* Objective 1 *
Count the lines of the rows that contain the string "exercise", with case counting, and reply with the number alone.

* Extracted text *
────────────────────
Alpine High: Spotting the Shadows of Black Swans

Schwarzschwan. Cygne noir. Cisne negro.

Translation??

Black swan.

When Nassim Nicholas Taleb popularized the term Black Swan after the 2008 market crash, just about every CEO and business strategist pretzelled their brains trying to anticipate—and thus get ahead—of the next Black Swan event.

A Black Swan event is something totally unexpected, nearly impossible to predict, has unknown implications and which can have major ramifications for a widely disparate set of interest groups.

Most folks usually think of them as events that bring destruction, chaos, uncertainty, and maybe even ruin.

But sometimes, a Black Swan event can announce the arrival of something really great!

In that spirit, we’re going to label Apache’s recent discovery/announcement of their opportunities along the Alpine High in Reeves County, TX as a Black Swan event.
────────────────────
* Dataset *
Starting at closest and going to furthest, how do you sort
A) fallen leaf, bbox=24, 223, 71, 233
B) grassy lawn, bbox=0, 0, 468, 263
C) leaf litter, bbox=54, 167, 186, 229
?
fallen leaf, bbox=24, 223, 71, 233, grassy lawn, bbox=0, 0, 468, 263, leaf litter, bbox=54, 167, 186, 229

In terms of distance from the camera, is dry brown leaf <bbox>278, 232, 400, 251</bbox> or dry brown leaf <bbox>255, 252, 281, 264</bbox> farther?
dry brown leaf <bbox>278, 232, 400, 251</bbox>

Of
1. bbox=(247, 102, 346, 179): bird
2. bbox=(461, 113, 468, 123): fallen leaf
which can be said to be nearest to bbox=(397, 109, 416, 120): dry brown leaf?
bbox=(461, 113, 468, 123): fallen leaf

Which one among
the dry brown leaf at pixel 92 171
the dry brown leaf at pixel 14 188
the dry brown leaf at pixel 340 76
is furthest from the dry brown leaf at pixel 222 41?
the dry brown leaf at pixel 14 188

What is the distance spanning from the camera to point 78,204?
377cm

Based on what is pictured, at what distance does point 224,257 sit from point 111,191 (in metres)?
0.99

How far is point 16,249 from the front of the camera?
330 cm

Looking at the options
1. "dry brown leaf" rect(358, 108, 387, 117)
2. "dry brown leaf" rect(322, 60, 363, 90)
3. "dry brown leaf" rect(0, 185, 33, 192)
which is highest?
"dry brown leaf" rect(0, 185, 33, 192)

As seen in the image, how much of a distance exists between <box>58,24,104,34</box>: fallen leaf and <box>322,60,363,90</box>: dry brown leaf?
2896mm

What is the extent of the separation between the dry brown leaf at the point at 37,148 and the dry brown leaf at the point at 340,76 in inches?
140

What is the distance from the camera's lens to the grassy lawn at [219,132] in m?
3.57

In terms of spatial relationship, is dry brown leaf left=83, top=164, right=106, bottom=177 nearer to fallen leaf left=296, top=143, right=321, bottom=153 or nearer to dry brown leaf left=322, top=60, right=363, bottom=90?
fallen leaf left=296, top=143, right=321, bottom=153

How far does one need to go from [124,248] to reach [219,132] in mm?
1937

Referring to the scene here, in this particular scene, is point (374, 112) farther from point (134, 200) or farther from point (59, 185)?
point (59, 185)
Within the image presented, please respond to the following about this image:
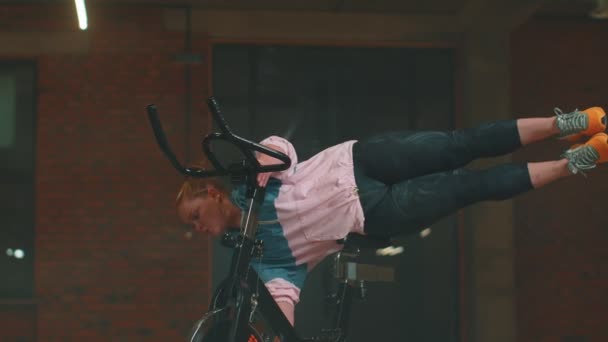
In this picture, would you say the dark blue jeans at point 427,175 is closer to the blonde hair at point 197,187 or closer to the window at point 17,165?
the blonde hair at point 197,187

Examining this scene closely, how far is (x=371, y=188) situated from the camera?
8.59 feet

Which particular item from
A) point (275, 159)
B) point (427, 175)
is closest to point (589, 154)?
point (427, 175)

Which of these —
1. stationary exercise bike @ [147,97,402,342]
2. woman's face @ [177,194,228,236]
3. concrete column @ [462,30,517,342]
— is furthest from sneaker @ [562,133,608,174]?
concrete column @ [462,30,517,342]

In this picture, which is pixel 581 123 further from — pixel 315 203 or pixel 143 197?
pixel 143 197

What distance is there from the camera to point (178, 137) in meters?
4.88

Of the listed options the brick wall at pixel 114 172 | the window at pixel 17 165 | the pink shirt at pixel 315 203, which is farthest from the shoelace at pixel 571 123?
the window at pixel 17 165

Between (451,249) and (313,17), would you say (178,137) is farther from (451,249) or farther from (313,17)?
(451,249)

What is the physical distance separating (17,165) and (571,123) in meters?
3.50

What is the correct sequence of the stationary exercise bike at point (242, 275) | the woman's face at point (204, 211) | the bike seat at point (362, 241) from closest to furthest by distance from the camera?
1. the stationary exercise bike at point (242, 275)
2. the woman's face at point (204, 211)
3. the bike seat at point (362, 241)

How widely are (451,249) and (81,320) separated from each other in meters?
2.22

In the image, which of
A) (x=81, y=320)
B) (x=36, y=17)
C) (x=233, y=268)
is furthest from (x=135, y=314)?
(x=233, y=268)

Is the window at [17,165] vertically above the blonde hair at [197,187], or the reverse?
the window at [17,165]

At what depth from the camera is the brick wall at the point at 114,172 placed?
483 centimetres

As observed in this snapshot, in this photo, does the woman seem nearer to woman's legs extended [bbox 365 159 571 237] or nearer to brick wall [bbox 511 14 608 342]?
woman's legs extended [bbox 365 159 571 237]
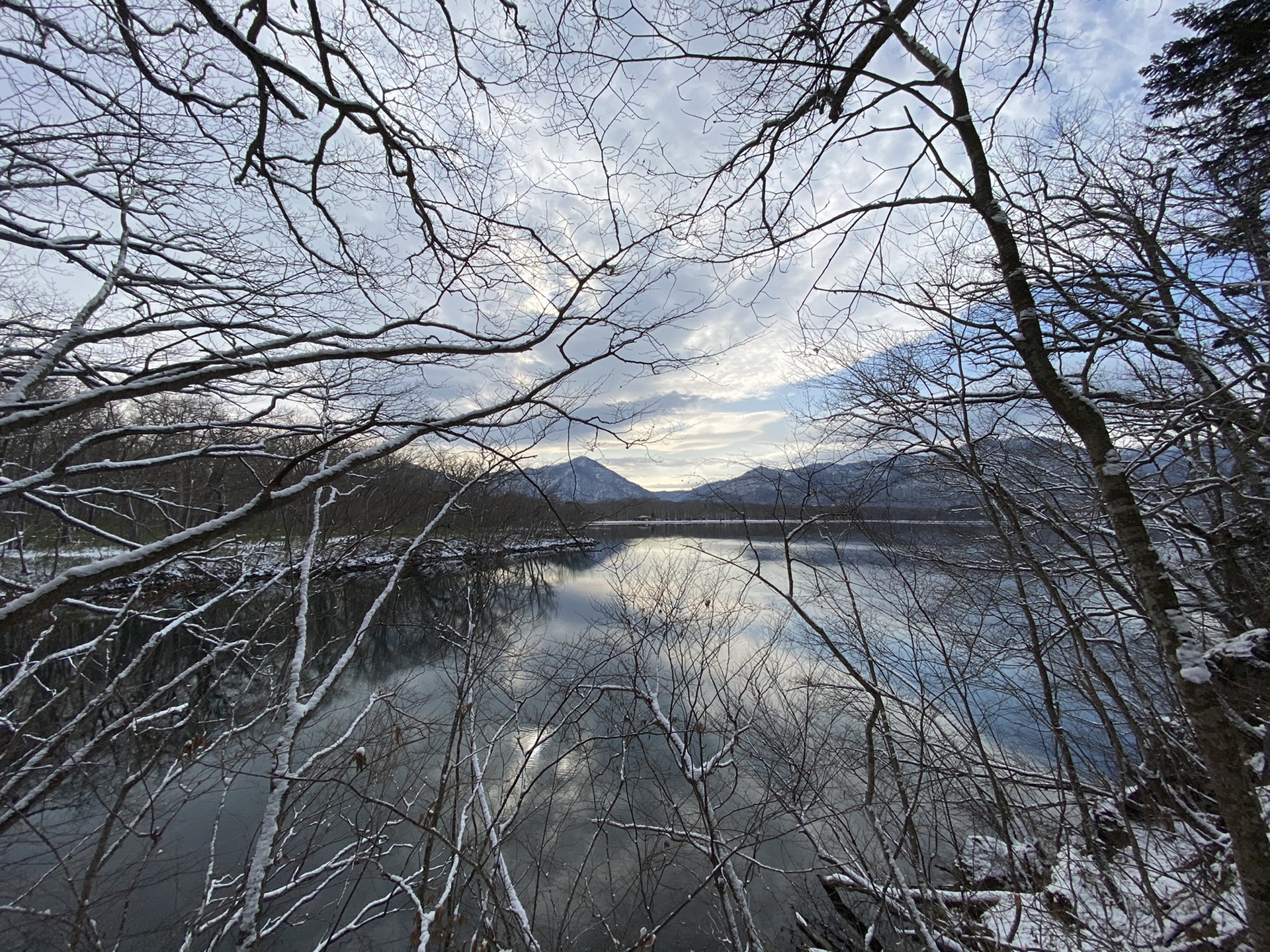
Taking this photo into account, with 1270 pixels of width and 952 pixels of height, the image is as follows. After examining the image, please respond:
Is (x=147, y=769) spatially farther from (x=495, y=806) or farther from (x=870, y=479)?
(x=870, y=479)

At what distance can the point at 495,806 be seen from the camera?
18.1 feet

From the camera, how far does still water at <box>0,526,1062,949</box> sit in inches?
133

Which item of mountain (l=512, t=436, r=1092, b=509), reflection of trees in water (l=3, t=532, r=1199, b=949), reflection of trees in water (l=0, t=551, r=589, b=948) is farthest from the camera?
mountain (l=512, t=436, r=1092, b=509)

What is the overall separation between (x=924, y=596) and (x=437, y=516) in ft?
18.6

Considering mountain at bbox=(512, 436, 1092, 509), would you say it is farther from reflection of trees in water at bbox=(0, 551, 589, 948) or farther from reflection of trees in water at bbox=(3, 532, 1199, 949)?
reflection of trees in water at bbox=(0, 551, 589, 948)

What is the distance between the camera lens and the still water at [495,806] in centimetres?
339

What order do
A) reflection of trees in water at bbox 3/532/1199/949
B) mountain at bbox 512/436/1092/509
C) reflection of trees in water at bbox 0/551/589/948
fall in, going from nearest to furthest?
reflection of trees in water at bbox 0/551/589/948 < reflection of trees in water at bbox 3/532/1199/949 < mountain at bbox 512/436/1092/509

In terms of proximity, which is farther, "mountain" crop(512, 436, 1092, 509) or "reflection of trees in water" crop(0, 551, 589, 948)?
"mountain" crop(512, 436, 1092, 509)


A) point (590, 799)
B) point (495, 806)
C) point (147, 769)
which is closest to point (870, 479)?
point (590, 799)

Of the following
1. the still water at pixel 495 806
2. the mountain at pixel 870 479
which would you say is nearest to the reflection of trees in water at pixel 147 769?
the still water at pixel 495 806

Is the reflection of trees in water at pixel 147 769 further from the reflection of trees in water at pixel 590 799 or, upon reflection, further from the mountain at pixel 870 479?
the mountain at pixel 870 479

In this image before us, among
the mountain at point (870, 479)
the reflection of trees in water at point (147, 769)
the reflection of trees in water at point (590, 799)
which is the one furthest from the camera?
the mountain at point (870, 479)

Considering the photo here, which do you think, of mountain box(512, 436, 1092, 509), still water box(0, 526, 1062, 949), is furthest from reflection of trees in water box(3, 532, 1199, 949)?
mountain box(512, 436, 1092, 509)

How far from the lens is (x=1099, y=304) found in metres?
4.37
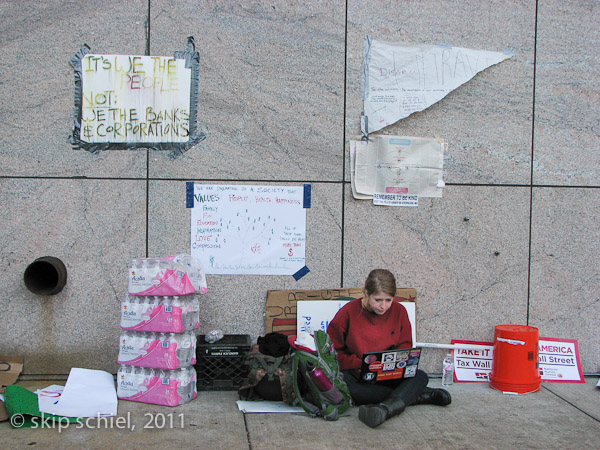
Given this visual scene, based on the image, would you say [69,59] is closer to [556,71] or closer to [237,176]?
[237,176]

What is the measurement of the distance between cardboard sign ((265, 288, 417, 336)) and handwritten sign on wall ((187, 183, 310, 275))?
210 millimetres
────────────────────
* Objective 2 *
List every non-English phrase that appears in the Alpine High text.

* Expected output 1 *
3

* Expected output 2 *
Schwarzschwan
Cygne noir
Cisne negro